* _Task data_:
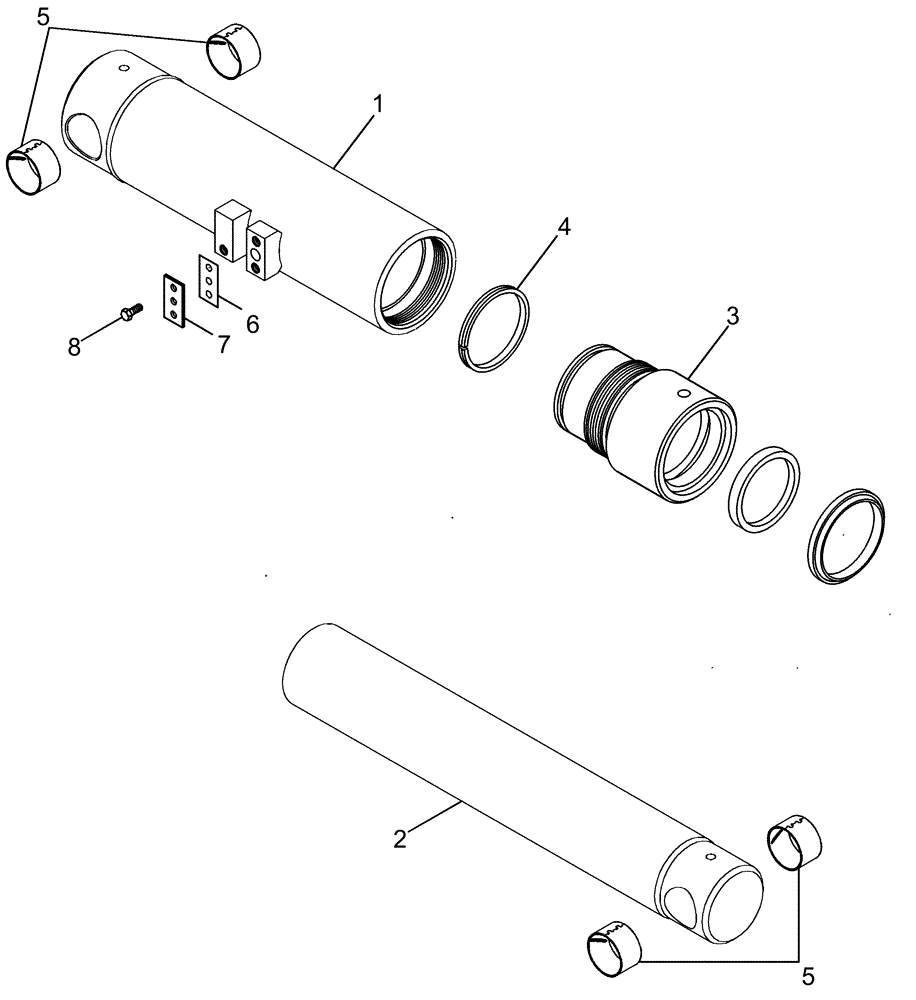 5
1
4
3
6
7
8
2
5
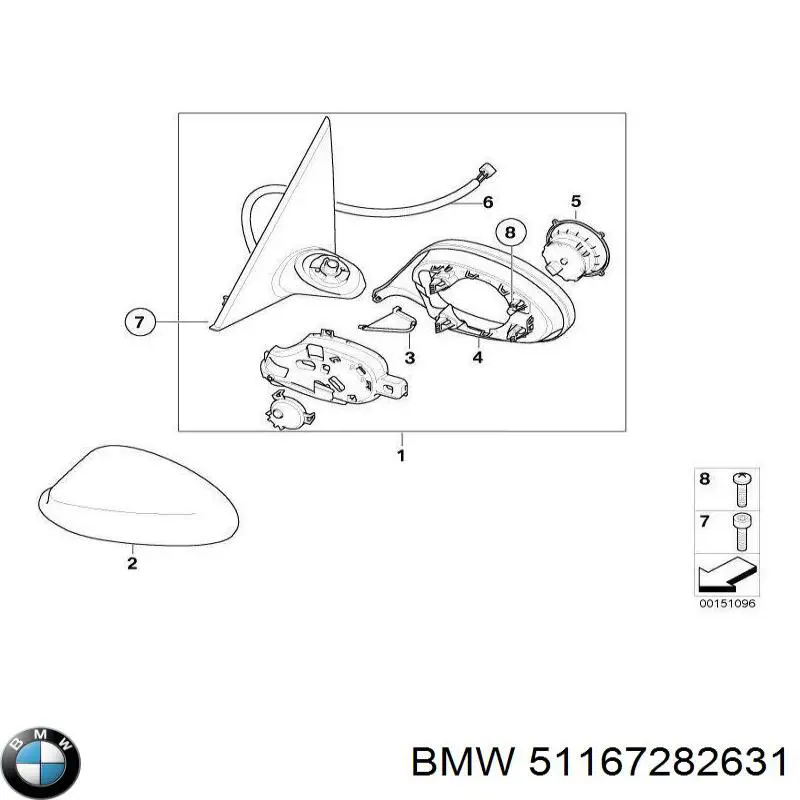 6
5
8
7
3
4
1
2
8
7
00151096
BMW
BMW 51167282631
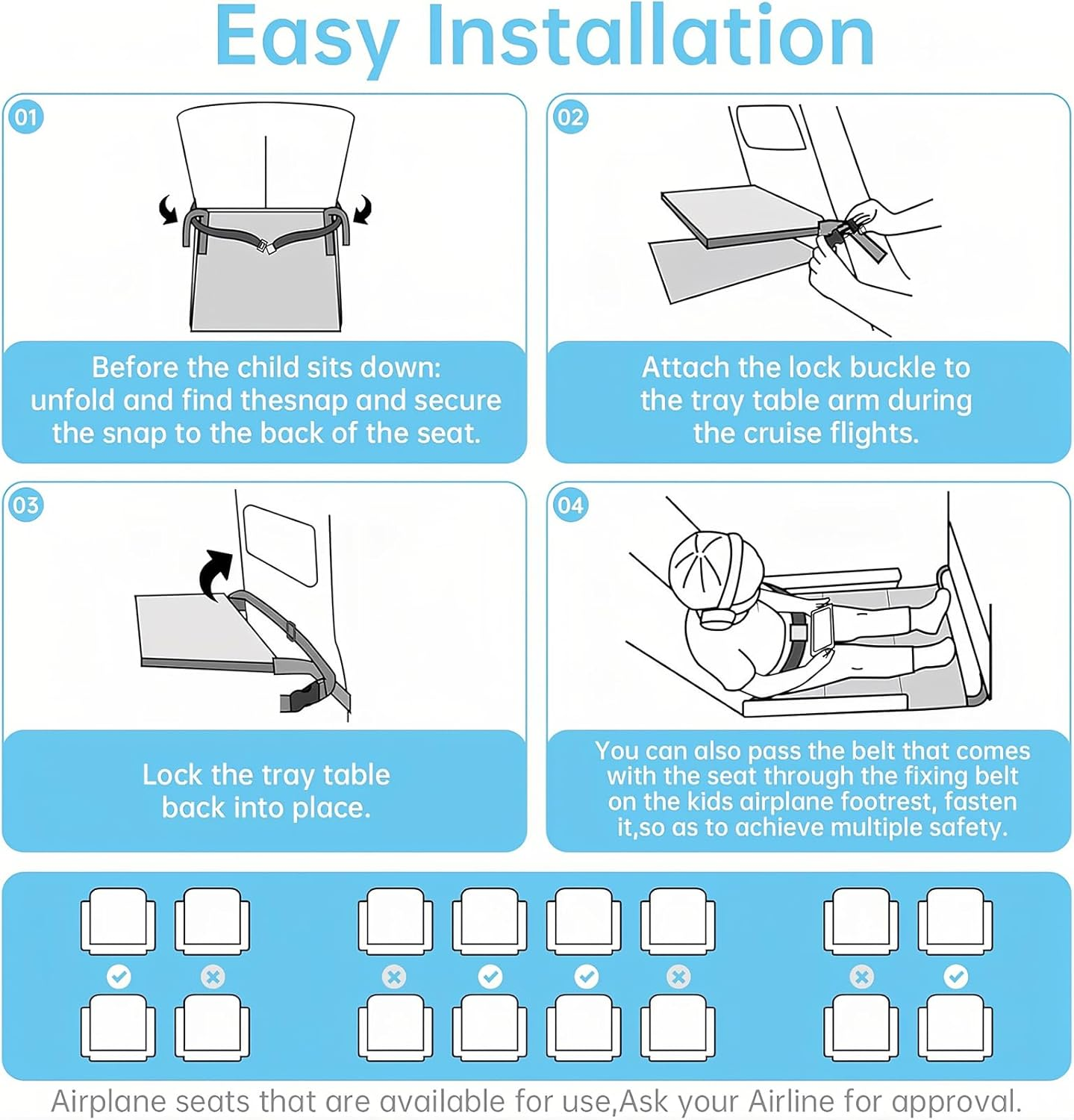 Easy Installation

01

Before the child sits down: unfold and find thesnap and secure the snap to the back of the seat.

02

Attach the lock buckle to the tray table arm during the cruise flights.

03

Lock the tray table back into place.

04

You can also pass the belt that comes with the seat through the fixing belt on the kids airplane footrest, fasten it,so as to achieve multiple safety.

Airplane seats that are available for use,Ask your Airline for approval.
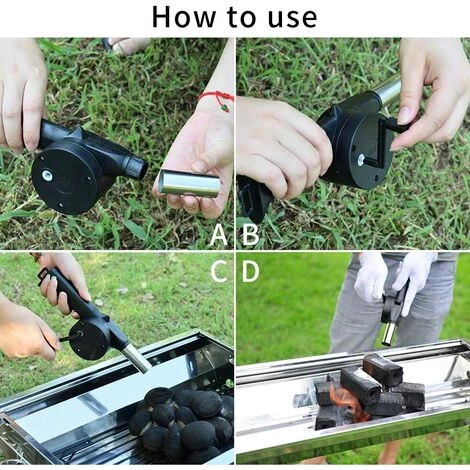 How to use

A

B

C

D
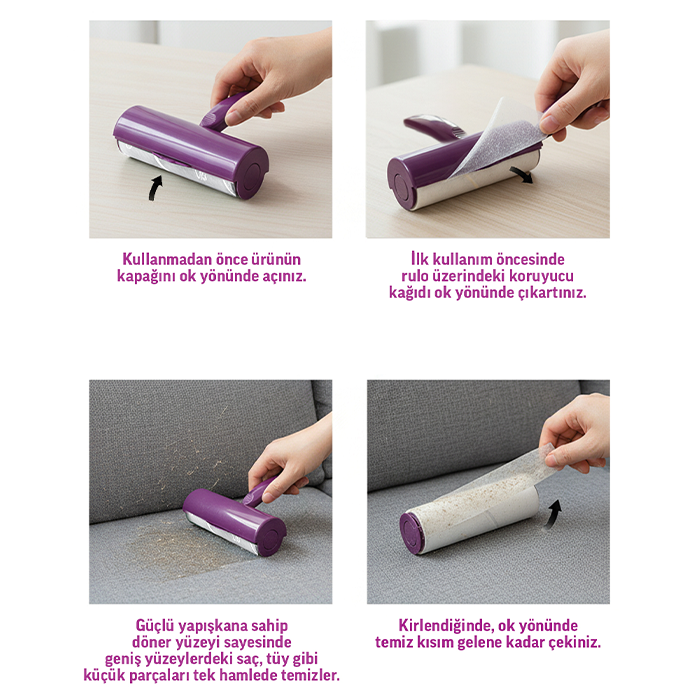 Kullanmadan önce ürünün kapağını ok yönünde açınız.

İlk kullanım öncesinde rulo üzerindeki koruyucu kağıdı ok yönünde çıkartınız.

Güçlü yapışkana sahip döner yüzeyi sayesinde geniş yüzeylerdeki saç, tüy gibi küçük parçaları tek hamlede temizler.

Kirlendiğinde, ok yönünde temiz kısım gelene kadar çekiniz.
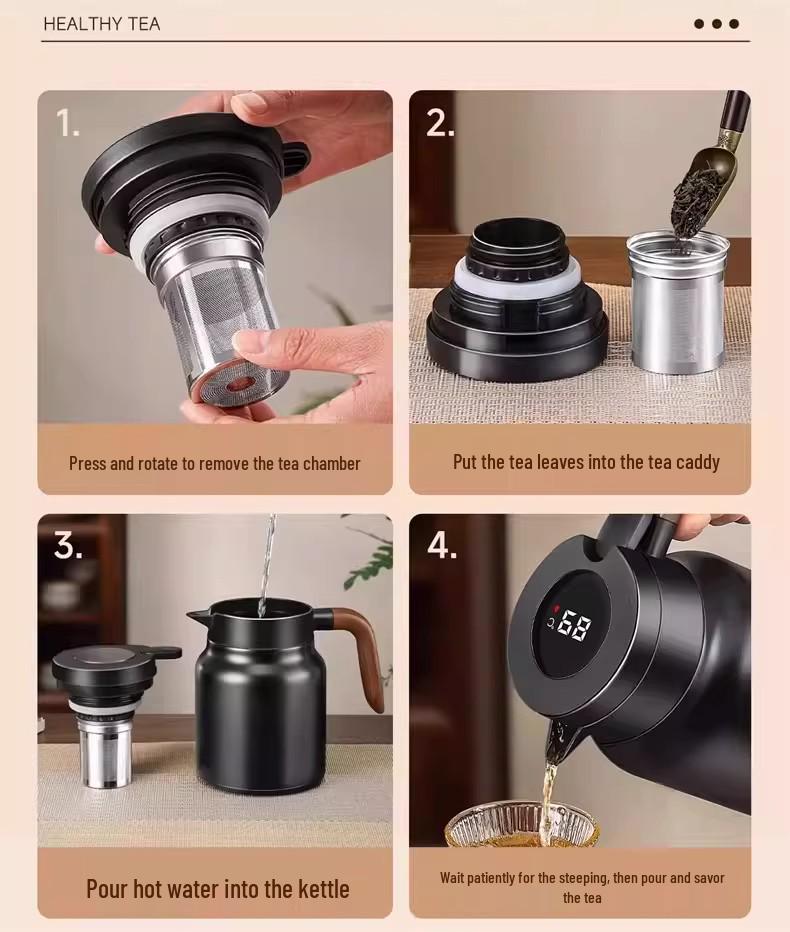 HEALTHY TEA

1.

Press and rotate to remove the tea chamber

2.

Put the tea leaves into the tea caddy

3.

Pour hot water into the kettle

4.

68

Wait patiently for the steeping, then pour and savor the tea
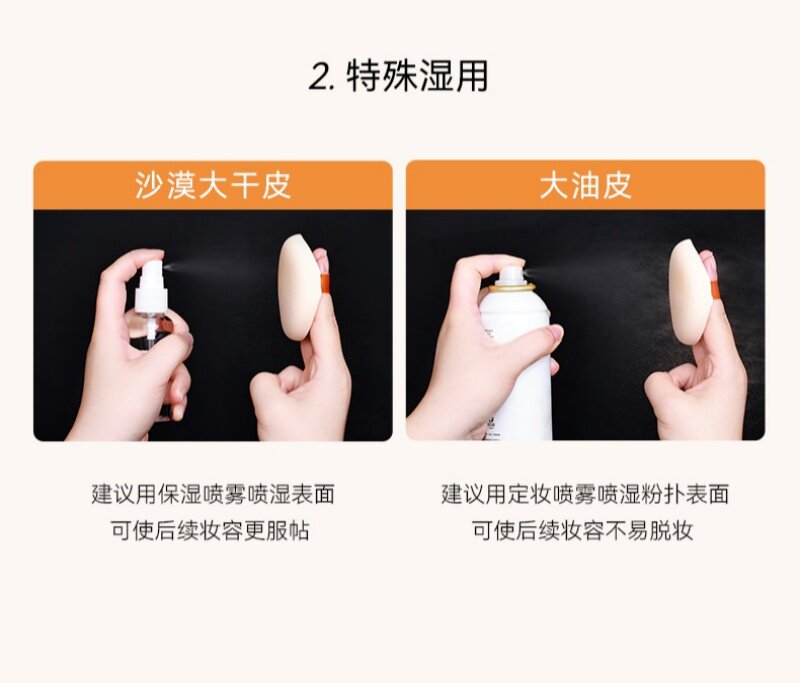 2. 特殊湿用

沙漠大干皮

建议用保湿喷雾喷湿表面
可使后续妆容更服帖

大油皮

建议用定妆喷雾喷湿粉扑表面
可使后续妆容不易脱妆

* _Exercise aim_:
Please return every record above exactly, but leave out the pictures.

* _Result of the task_:
 5
1
4
3
6
7
8
2
5
 6
5
8
7
3
4
1
2
8
7
00151096
BMW
BMW 51167282631
 Easy Installation

01

Before the child sits down: unfold and find thesnap and secure the snap to the back of the seat.

02

Attach the lock buckle to the tray table arm during the cruise flights.

03

Lock the tray table back into place.

04

You can also pass the belt that comes with the seat through the fixing belt on the kids airplane footrest, fasten it,so as to achieve multiple safety.

Airplane seats that are available for use,Ask your Airline for approval.
 How to use

A

B

C

D
 Kullanmadan önce ürünün kapağını ok yönünde açınız.

İlk kullanım öncesinde rulo üzerindeki koruyucu kağıdı ok yönünde çıkartınız.

Güçlü yapışkana sahip döner yüzeyi sayesinde geniş yüzeylerdeki saç, tüy gibi küçük parçaları tek hamlede temizler.

Kirlendiğinde, ok yönünde temiz kısım gelene kadar çekiniz.
 HEALTHY TEA

1.

Press and rotate to remove the tea chamber

2.

Put the tea leaves into the tea caddy

3.

Pour hot water into the kettle

4.

68

Wait patiently for the steeping, then pour and savor the tea
 2. 特殊湿用

沙漠大干皮

建议用保湿喷雾喷湿表面
可使后续妆容更服帖

大油皮

建议用定妆喷雾喷湿粉扑表面
可使后续妆容不易脱妆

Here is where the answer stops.